Y la niña se hizo mayor. Trabajó como telefonista de Onda Cero y conoció a David, un técnico de sonido. Sus años de juventud en la ONCE de Barcelona desembocaron en un nuevo matrimonio de invidentes, hace ahora 14 años. Pero llegó la gran duda. «Si nos planteábamos tener hijos existía un altísimo riesgo de que heredaran nuestros problemas de visión», explican.
 
Tres niños in vitro
Se pusieron en manos de la ciencia de la fecundación in vitro. Durante los años que siguieron a la boda, «me extrajeron una gran cantidad de óvulos para su estudio genético», recuerda María José. Los médicos pusieron en marcha lo que se conoce como biopsia preimplantacional. «Les quitaban una o dos células para seleccionar aquellos que no presentaban riesgo de enfermedad para luego reimlpantármelos». Ciencia y amor hicieron el primer milagro, que se llamó Pau y ahora tiene dos años y medio. Hace sólo seis meses vino el segundo, que de tan sano se multiplicó por dos en el vientre de María José. Y así llegaron al mundo David y Meritxell. Tres hijos sanos e in vitro de dos padres invidentes.
 
«¿Estáis locos?», bromeaban sus amigos a la pareja con tanto crío en tan poco tiempo. «Pero no ha sido para tanto», valora la madre de los pequeños. Quizá parte del mérito de que todo sea tan llevadero es de Pau, un niño ejemplar en su comportamiento y plenamente solidario con la situación de sus padres. «Jamás se ha llevado nada a la boca y sabe muy bien que sus juguetes no pueden estar por el suelo». Si algún objeto pone en peligro a los suyos, corre a su madre y le dice: «¡Mamá, això!». A su padre le coge la mano «y le acompaña a los sitios».
 
Una de las frases que más oye el niño es: «¿Pau, donde estás?». Y «responde siempre con paciencia», ayudando a la tranquilidad de sus padres. Si se le pregunta «¿cuántos años tienes?», él contesta siempre con su voz y no con los dedos.
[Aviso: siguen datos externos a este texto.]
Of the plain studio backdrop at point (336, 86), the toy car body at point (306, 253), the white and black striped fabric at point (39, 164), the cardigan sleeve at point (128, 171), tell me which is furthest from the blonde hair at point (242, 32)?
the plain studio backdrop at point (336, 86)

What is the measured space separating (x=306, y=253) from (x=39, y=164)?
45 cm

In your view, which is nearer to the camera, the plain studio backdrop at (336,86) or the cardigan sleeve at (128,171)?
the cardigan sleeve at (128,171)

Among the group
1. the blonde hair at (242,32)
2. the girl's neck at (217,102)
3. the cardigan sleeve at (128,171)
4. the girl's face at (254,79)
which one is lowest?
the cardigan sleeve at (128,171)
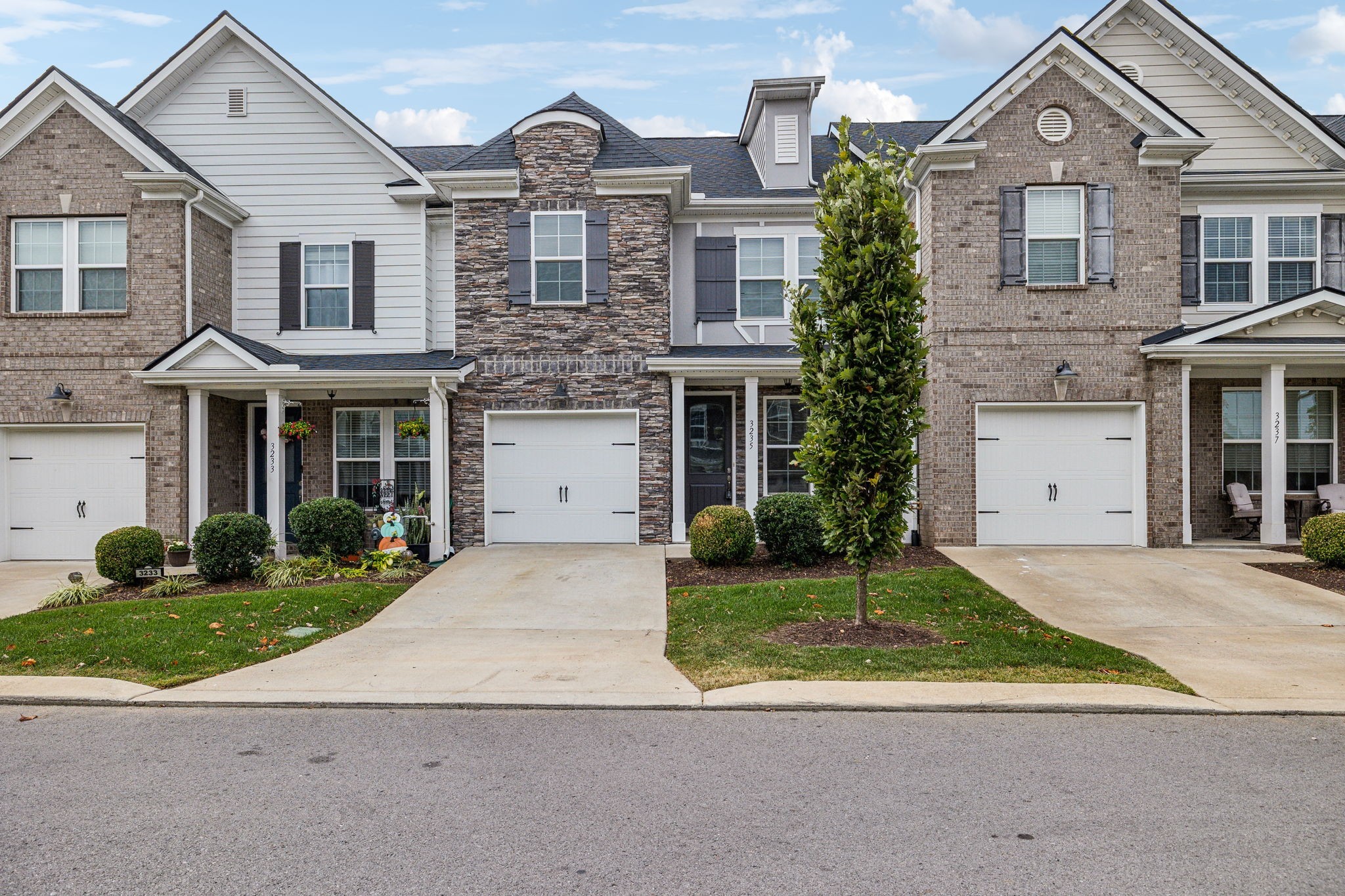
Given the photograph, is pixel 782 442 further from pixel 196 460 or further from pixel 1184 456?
pixel 196 460

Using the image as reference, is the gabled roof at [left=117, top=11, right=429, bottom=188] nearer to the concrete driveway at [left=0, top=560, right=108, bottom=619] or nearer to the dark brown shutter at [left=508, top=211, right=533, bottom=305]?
the dark brown shutter at [left=508, top=211, right=533, bottom=305]

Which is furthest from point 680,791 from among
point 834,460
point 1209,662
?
point 1209,662

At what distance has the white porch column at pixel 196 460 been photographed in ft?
43.1

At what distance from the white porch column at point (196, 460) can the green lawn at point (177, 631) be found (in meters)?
3.32

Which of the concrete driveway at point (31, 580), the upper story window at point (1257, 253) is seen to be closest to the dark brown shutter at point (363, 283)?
the concrete driveway at point (31, 580)

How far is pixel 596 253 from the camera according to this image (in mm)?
13742

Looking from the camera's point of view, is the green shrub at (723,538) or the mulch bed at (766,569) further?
the green shrub at (723,538)

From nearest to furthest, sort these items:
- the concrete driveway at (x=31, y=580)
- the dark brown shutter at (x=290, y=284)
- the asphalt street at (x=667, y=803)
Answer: the asphalt street at (x=667, y=803), the concrete driveway at (x=31, y=580), the dark brown shutter at (x=290, y=284)

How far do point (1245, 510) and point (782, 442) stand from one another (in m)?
7.64

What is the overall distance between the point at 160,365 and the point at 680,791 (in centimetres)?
1171

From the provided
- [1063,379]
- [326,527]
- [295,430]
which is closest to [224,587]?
[326,527]

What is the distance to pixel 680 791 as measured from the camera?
464 centimetres

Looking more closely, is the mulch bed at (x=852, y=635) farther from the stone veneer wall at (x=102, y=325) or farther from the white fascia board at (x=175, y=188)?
the white fascia board at (x=175, y=188)

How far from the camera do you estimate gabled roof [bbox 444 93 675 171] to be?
13.6 m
Su responsabilidad afloró aún más cuando llegaron los mellizos. «Jamás ha mostrado celos hacia ellos y es como un papá más para sus hermanos. Los cuida mucho y nos avisa de todo. Por ejemplo, si tiran leche tras el biberón», detallan los padres. Pau sabe bien que cuando su madre dice «las ventanas no se tocan» tiene que obedecer. El instinto para proteger a los suyos es superior al de las ganas de hacer travesuras y, según María José «jamás nos ha dado ningún susto».
 
Y así, con ese jarabe de ingenio, amor y esperanza, los niños con padres ciegos se hacen mayores mientras iluminan la vida de sus progenitores. Sin demasiados problemas, aprenden, juegan y crecen en familias donde todos cuidan de todos.